### DIRECTIONS FOR THIS TASK
Repeat the lines below word for word, starting at the one that contains "Werrick Modern Live" and ending at the one that contains "Kopi Baby - Cambiador", with both included. Leave the pictures out of your answer.

== THE RECORDS

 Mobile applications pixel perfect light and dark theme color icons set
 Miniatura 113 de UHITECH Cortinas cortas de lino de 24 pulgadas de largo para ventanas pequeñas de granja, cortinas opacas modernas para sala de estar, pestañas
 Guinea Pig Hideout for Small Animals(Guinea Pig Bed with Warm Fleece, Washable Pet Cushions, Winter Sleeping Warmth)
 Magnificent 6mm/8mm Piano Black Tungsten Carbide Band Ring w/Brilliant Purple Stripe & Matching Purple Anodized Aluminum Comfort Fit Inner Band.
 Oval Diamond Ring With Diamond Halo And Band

====
== THE RECORDS

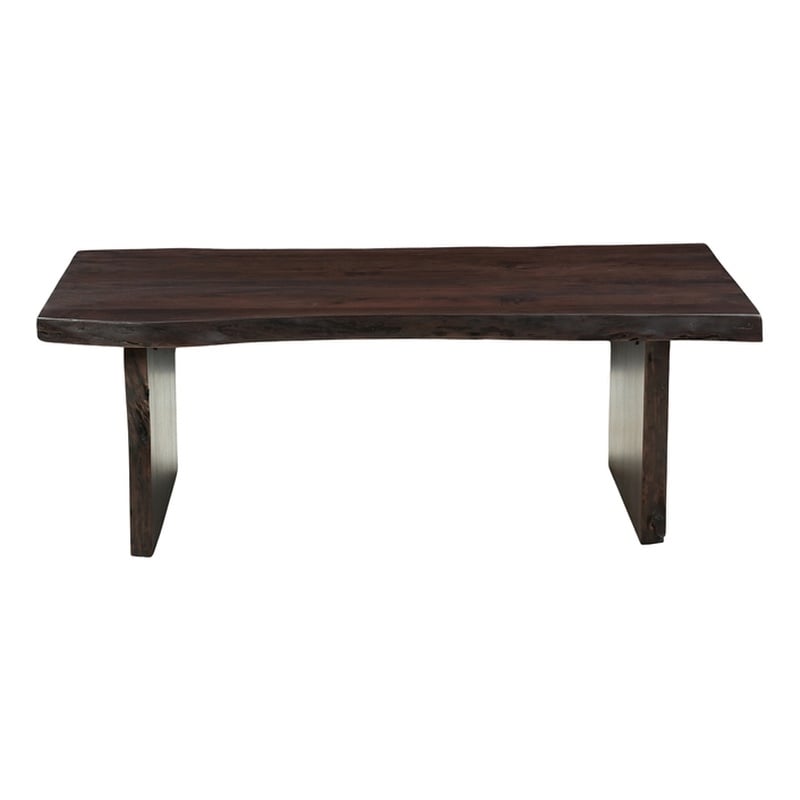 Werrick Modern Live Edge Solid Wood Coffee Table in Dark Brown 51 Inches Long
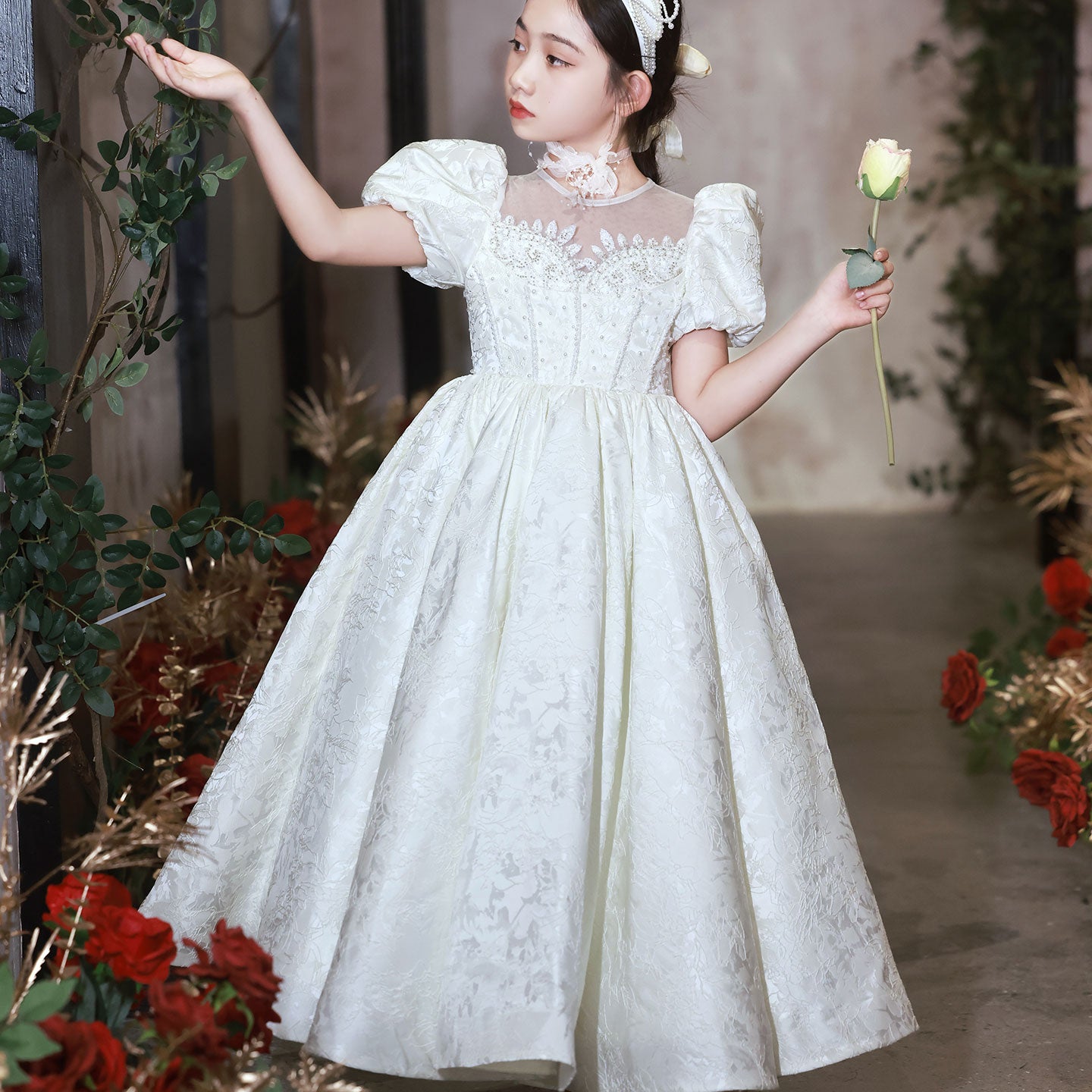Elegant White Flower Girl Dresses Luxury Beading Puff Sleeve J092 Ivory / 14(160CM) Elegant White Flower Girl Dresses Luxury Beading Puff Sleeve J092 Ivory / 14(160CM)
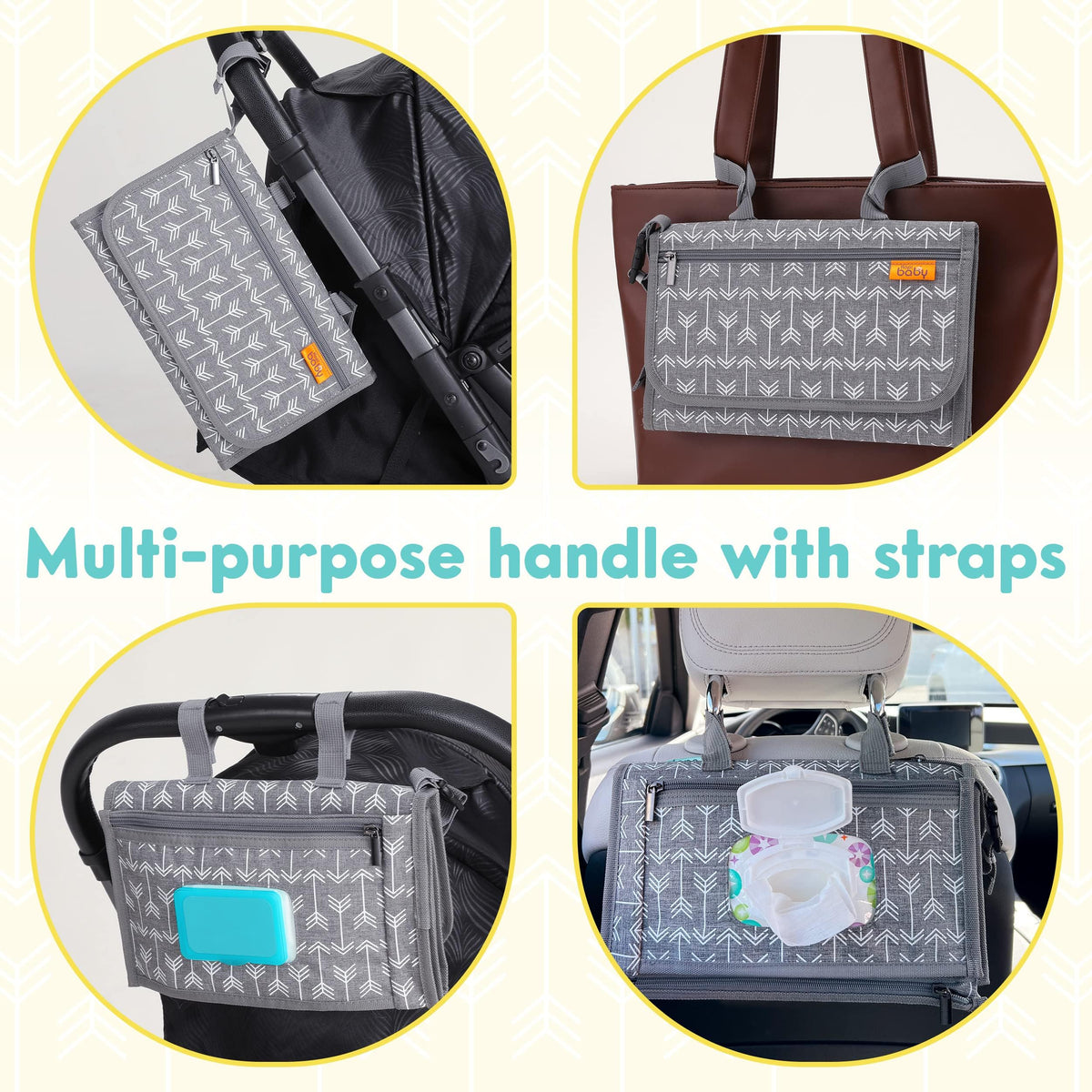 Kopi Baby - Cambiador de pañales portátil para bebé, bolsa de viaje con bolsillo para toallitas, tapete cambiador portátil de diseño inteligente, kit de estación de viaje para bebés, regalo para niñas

====
== THE RECORDS

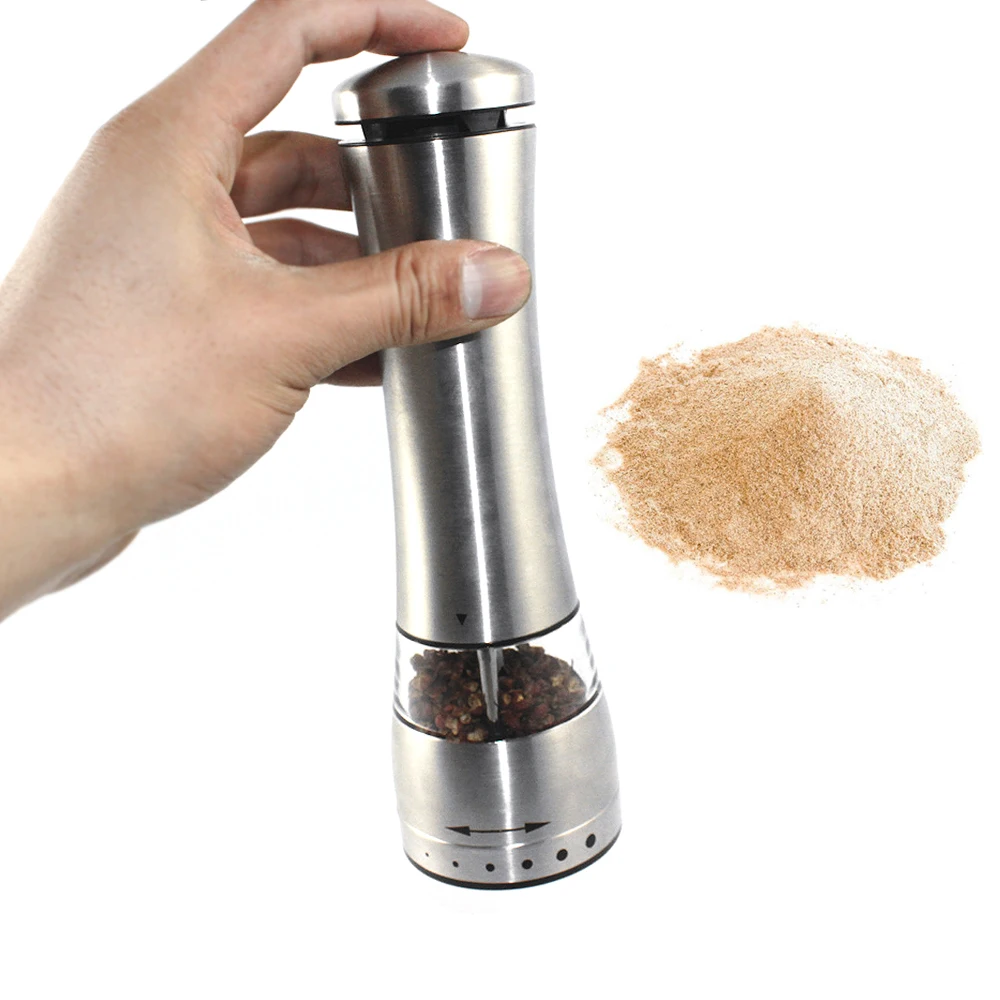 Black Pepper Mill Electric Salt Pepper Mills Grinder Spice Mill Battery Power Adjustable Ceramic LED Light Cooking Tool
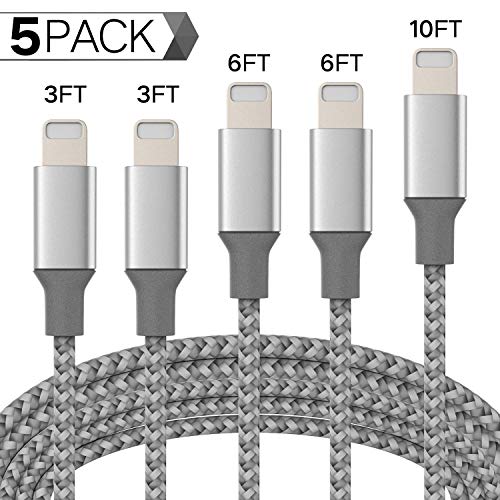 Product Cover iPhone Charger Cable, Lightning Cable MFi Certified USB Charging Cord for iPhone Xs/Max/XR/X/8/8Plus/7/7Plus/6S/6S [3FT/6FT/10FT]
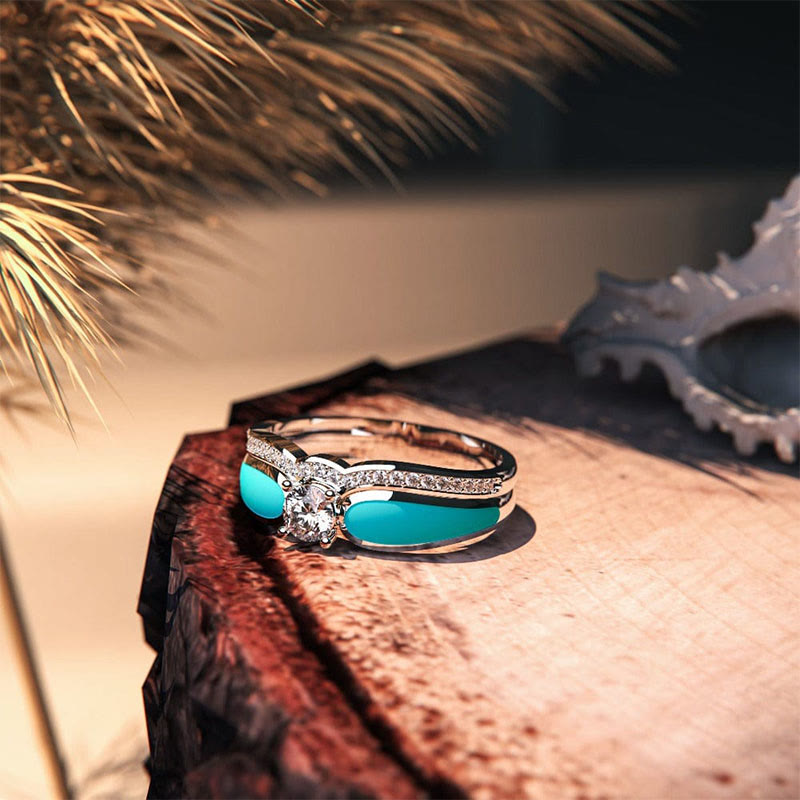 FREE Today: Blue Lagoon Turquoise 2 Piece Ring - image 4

====

### ANSWER BELOW
 Werrick Modern Live Edge Solid Wood Coffee Table in Dark Brown 51 Inches Long
Elegant White Flower Girl Dresses Luxury Beading Puff Sleeve J092 Ivory / 14(160CM) Elegant White Flower Girl Dresses Luxury Beading Puff Sleeve J092 Ivory / 14(160CM)
 Kopi Baby - Cambiador de pañales portátil para bebé, bolsa de viaje con bolsillo para toallitas, tapete cambiador portátil de diseño inteligente, kit de estación de viaje para bebés, regalo para niñas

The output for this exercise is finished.